Urloplandia

Twoje źródło informacji o ciekawych atrakcjach i wygodnych noclegach w Polsce.

Caminito del Rey

     Jeszcze do niedawna szlak Caminito del Rey w Hiszpanii był jednym z najbardziej niebezpiecznych szlaków na świecie. Wybudowany został w latach: 1901 - 1905 wcale nie dla turystów, a dla robotników dwóch elektrowni, które znajdowały się po obu stronach stromego wąwozu El Chorro.
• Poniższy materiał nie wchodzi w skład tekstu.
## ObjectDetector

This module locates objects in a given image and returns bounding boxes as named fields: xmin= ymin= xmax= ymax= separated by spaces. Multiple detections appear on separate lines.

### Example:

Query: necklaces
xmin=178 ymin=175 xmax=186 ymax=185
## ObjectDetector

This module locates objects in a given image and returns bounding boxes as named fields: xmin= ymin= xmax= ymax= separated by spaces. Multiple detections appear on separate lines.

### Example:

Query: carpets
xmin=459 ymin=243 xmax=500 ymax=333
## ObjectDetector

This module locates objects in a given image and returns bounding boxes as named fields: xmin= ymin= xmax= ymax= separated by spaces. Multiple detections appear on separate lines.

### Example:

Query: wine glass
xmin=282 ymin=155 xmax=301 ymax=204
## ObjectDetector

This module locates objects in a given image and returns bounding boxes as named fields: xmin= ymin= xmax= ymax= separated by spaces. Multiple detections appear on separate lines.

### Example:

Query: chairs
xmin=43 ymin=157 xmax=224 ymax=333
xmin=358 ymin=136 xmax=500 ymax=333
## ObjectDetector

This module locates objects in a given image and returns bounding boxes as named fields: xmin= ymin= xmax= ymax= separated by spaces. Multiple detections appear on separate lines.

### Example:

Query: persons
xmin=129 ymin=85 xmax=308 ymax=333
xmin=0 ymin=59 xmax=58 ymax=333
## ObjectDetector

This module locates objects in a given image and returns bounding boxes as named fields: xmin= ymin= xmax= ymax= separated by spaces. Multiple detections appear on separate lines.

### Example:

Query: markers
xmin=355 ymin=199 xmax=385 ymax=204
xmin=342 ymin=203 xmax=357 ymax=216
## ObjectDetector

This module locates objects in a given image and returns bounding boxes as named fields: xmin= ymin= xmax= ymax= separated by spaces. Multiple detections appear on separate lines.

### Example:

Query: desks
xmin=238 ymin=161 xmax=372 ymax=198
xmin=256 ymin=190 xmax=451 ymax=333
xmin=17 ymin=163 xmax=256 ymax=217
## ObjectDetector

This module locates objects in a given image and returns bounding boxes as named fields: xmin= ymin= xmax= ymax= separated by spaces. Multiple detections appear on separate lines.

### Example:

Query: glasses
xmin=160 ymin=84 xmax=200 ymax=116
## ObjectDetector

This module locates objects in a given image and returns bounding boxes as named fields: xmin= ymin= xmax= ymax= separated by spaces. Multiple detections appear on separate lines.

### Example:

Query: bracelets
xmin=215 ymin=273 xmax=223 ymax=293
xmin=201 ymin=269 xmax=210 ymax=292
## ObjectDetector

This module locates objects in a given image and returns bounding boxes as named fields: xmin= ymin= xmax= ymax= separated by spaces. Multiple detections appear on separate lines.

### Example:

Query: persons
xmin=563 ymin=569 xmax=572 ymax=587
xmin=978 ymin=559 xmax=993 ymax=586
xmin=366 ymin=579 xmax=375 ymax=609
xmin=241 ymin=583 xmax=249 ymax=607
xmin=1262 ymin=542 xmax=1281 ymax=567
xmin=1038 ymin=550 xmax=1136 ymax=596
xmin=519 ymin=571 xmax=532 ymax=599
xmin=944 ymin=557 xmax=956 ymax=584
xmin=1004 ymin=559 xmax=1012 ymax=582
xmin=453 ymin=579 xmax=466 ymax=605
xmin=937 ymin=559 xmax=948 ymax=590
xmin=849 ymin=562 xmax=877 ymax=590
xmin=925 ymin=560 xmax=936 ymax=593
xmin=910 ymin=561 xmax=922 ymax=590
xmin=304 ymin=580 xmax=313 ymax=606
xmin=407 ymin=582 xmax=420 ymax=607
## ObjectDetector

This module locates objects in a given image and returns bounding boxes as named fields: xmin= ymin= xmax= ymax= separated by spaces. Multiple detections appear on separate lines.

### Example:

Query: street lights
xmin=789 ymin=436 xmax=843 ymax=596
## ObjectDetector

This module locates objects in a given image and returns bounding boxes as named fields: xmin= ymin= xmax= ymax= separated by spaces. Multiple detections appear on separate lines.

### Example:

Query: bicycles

Mówi się, że budowali go marynarze, którzy byli przyzwyczajeni do pracy na linach i na wysokościach i skazańcy z wyrokami śmierci, którzy wykonywali najbardziej niebezpieczne prace.

     Szlak otwarty został w 1920 roku, a na jego otwarcie przyjechał sam król Hiszpanii - Alfons XIII Burbon, który przeszedł całą trasę. Od tej chwili szlak Caminito del Rey nazywany jest też Szlakiem Królewskim.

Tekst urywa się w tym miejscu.